# [Stated exercise]
Copy out the part of the material that begins with the line containing "channels: SDO/AIA 131" and runs through the end of the material, keeping each line the same and including both ends. Leave out the pictures.

Records from a data source
_ _ _
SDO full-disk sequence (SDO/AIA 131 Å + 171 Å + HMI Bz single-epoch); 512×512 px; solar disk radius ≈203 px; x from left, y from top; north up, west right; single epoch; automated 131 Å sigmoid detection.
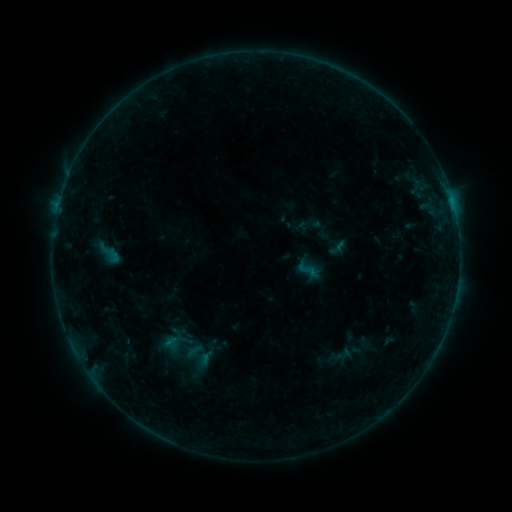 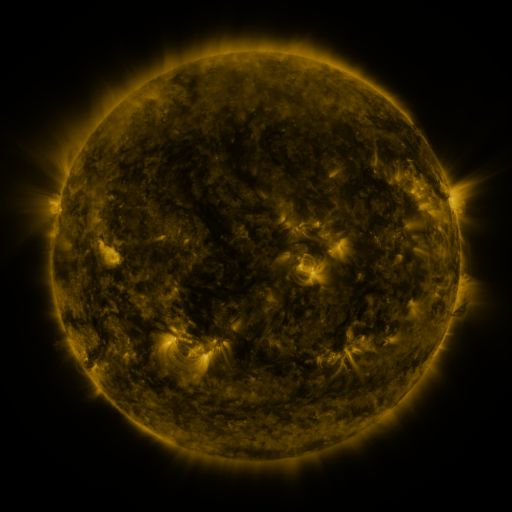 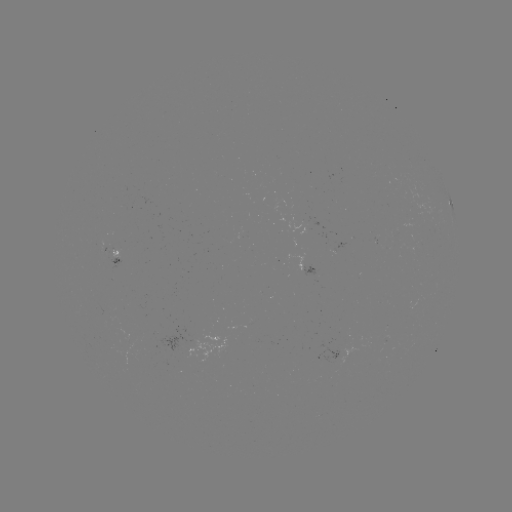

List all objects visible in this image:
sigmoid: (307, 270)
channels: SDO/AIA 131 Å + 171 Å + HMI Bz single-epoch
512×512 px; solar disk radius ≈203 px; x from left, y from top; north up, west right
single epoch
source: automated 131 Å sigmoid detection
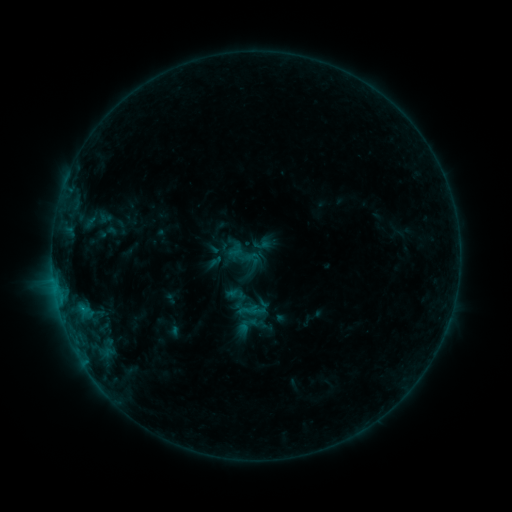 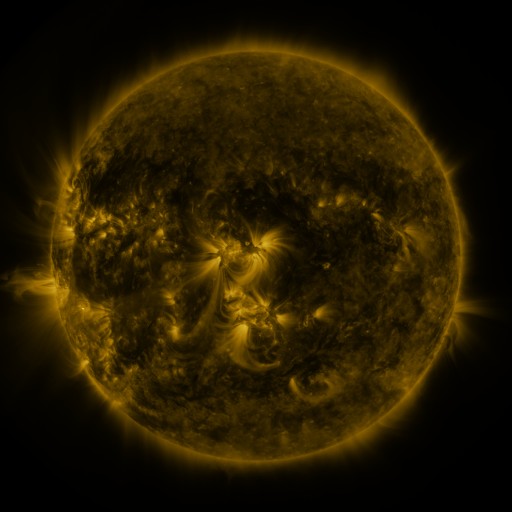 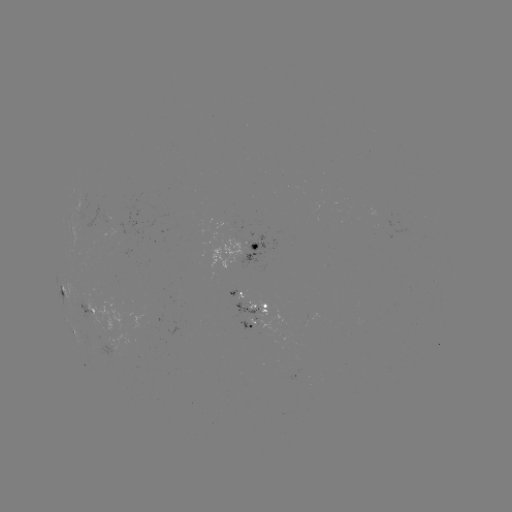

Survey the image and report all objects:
_ _ _
# [Solution to the exercise]
channels: SDO/AIA 131 Å + 171 Å + HMI Bz single-epoch
512×512 px; solar disk radius ≈203 px; x from left, y from top; north up, west right
single epoch
source: automated 131 Å sigmoid detection

Survey the image and report all objects:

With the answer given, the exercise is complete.